**Task item A:** Reproduce the part of the Doc2Vec notebook below from "import nltk" to "stop_words = set(stopwords.words('english'))", without any changes.
**Task item B:**
Decide whether each statement agrees with the Doc2Vec notebook below. Answer yes or no for each one, and quote the words of the notebook that decide it.
(i) The notebook builds a similarity graph of the papers from the embeddings.
(ii) The Doc2Vec model is trained on the full text of the papers.
(iii) The stopwords and punkt resources are downloaded only when no file exists at paths.DOC2VEC_PATH.
**Task item C:** Pick up the code of the Doc2Vec notebook below and carry it on from its last line.

**Quoted passage:**
--- START ---

# DOC2VEC EMBEDDINGS OF THE ABSTRACTS 

The goal of this notebook is to train a Doc2Vec model on the abstracts of the papers, in order to obtain a semantic representation of them. 

After that we build a similarity graph of the papers with these embeddings.

In [14]:
import os 
import numpy as np
from gensim.models.doc2vec import Doc2Vec, TaggedDocument
from gensim.models import KeyedVectors

import nltk
from nltk.corpus import stopwords
from nltk.tokenize import word_tokenize

import paths # script with all data paths

##  Doc2Vec embeddings

In [3]:
if not os.path.isfile(paths.DOC2VEC_PATH):
    nltk.download('stopwords')
    nltk.download('punkt')
    stop_words = set(stopwords.words('english')) 

    # Load the abstracts
    abstracts = dict()

--- END ---

**Record excerpts:**
--- START ---

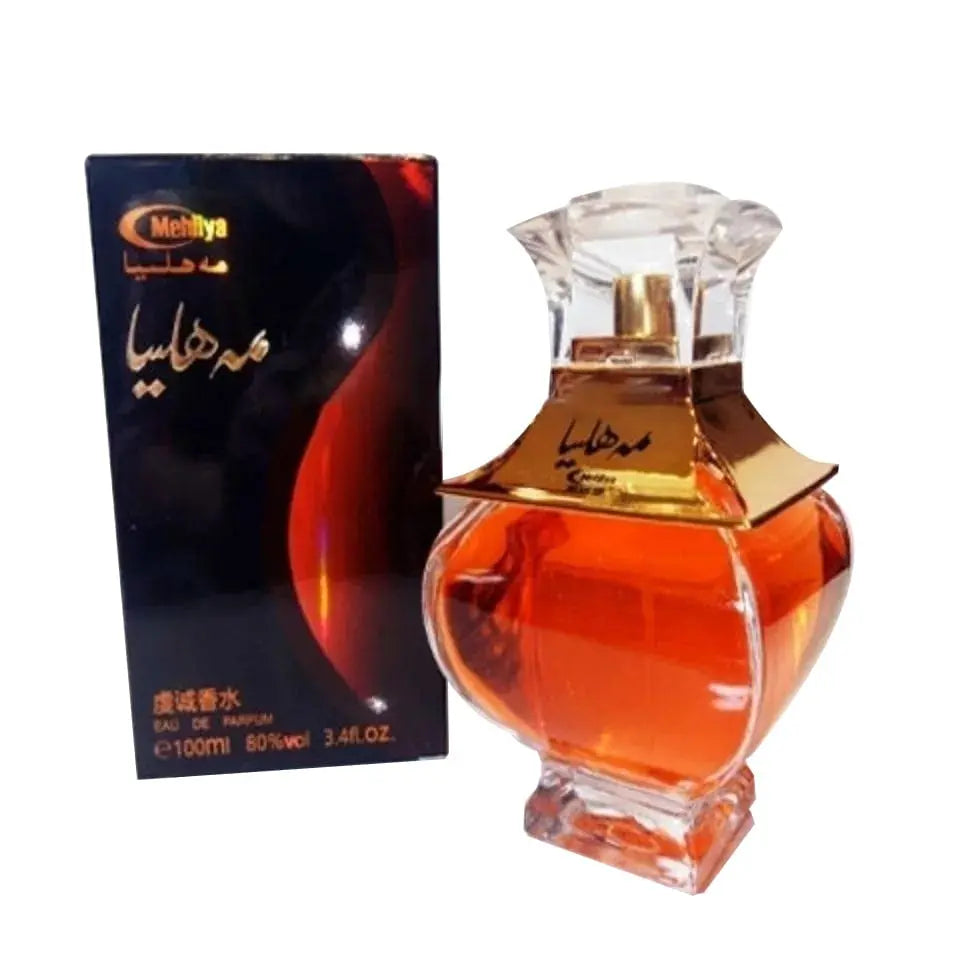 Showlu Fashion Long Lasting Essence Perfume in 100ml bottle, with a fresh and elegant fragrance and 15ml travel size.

--- END ---
--- START ---

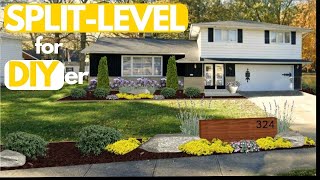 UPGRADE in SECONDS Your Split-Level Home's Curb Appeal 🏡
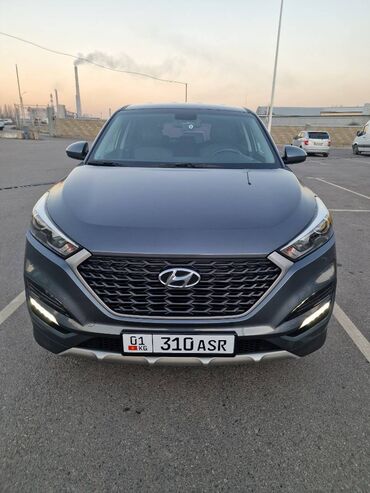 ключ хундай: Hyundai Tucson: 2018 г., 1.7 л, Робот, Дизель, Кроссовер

--- END ---

**Written response A:**
import nltk
from nltk.corpus import stopwords
from nltk.tokenize import word_tokenize

import paths # script with all data paths

##  Doc2Vec embeddings

In [3]:
if not os.path.isfile(paths.DOC2VEC_PATH):
    nltk.download('stopwords')
    nltk.download('punkt')
    stop_words = set(stopwords.words('english'))

**Written response B:**
(i) Yes: "After that we build a similarity graph of the papers with these embeddings."
(ii) No: "train a Doc2Vec model on the abstracts of the papers"
(iii) Yes: "if not os.path.isfile(paths.DOC2VEC_PATH):"

**Written response C:**
    with open(paths.ABSTRACTS_PATH, 'r') as f:
        for line in f:
            node, abstract = line.split('|--|')
            abstracts[int(node)] = abstract 

    # Process the abstracts 
    processed_abstracts = dict()
    for id_ in abstracts:
        processed_abstract = [
            word for word in word_tokenize(abstracts[id_].lower())
            if word.isalpha() and word not in stop_words
        ]
        processed_abstracts[id_] = processed_abstract

    # Doc2Vec takes as input a list of TaggedDocument
    tagged_data = [
        TaggedDocument(abstract, [id_]) 
        for id_, abstract in processed_abstracts.items()
    ]

    dim = 64 # Embedding size
    # Train the model
    doc2vec_model = Doc2Vec(
        tagged_data, vector_size=dim, window=5,
        dm=1, min_count=2, epochs=100, workers=10
    )
    # Save the model
    doc2vec_model.save(paths.DOC2VEC_PATH)
else:
    print("The model was already trained !")
    

The model was already trained !